WHAT TO DO:
**1.** According to the Yukon land claims newsletter, the eight main values in the CTFN Family Act come from how many traditional stories and legends?
**2.** Extend the Yukon land claims newsletter, picking up right after its final sentence.

::: DOCUMENT

Visions North: Talking About Yukon Land Claims Spring/Summer 2009

Author: Indian and Northern Affairs Canada
Date: 2009

PDF Version  
(1.63 Mb, 4 Pages)


What's Inside

Carcross/Tagish First Nation’s Return to Value-Based Governance

In the past, values were the most coveted and esteemed part of Carcross/Tagish First Nation (CTFN) governance and deeply embedded in its culture, society and traditional Clan System.

The traditional way of governance known as the Clan System provides a “voice” to each individual person while ensuring that the concept of group and community prevails.

Today, Khà Shâde Héni, or Chief, Mark Wedge of CTFN envisions a re-emerging value-based governance structure with a foundation of Dakká Tlingit and Tagish Kwáan traditional values.

For example, the CTFN Family Act highlights eight main values, which are derived from 150 traditional stories and legends.

These eight values – selflessness, honour, respect, courage, integrity, knowledge, compassion and honesty – provide the structure and guidelines as to how people conduct themselves in life and in governance.

::::::
::: INFORMATION SUPPLIED

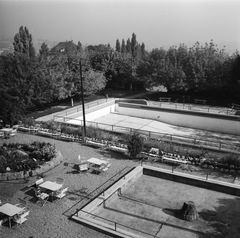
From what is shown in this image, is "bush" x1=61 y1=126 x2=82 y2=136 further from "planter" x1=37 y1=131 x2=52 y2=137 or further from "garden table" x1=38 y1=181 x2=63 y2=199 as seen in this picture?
"garden table" x1=38 y1=181 x2=63 y2=199

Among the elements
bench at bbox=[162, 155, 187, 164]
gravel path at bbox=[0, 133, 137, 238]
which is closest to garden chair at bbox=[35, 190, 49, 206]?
gravel path at bbox=[0, 133, 137, 238]

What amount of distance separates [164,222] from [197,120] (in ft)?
64.8

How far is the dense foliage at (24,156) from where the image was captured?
1574cm

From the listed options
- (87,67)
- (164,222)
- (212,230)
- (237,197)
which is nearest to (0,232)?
(164,222)

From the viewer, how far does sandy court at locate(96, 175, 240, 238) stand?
36.1 ft

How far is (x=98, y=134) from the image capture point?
2125 centimetres

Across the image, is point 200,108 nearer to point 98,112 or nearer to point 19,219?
point 98,112

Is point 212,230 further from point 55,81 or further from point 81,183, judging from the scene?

::::::

THE RESPONSES:
**1.** 150

**2.**
“When we look at the codes of conduct, it is about those virtues and values and how we want to reflect them,” says Wedge. “By doing that, we are carrying on the traditions of our ancestors. I think it is about the virtues and values and being able to express them and to bring them into how we conduct ourselves and how we conduct our affairs.”

Traditional leaders were once raised and taught to live a life with these values personified in their every word, action, thought and intention. If a person was to behave outside these values and expected standards, consequences extended beyond the individual and became the responsibility of his or her entire clan.

As the CTFN government transitions from the Indian Act to one with the powers to create legislation and define its own destiny, CTFN recognizes the challenges of instilling a traditional system within a modern context.

The goal is a transition that reaches beyond changes to the CTFN political structure and extends to individual community members in a vision of self-determination that is relevant, meaningful and sustainable – a vision for CTFN grounded by the teachings of its ancestors.

For more information contact:

Marilyn Jensen at 867.821.8222.

Lights! Camera! Action on Self-Government!

Very few Canadians realize that 11 of the Yukon’s 14 First Nations are on the cutting edge of Self-government in Canada and even fewer are aware of the profound changes, challenges and opportunities Self-government lends First Nations communities and the entire territory.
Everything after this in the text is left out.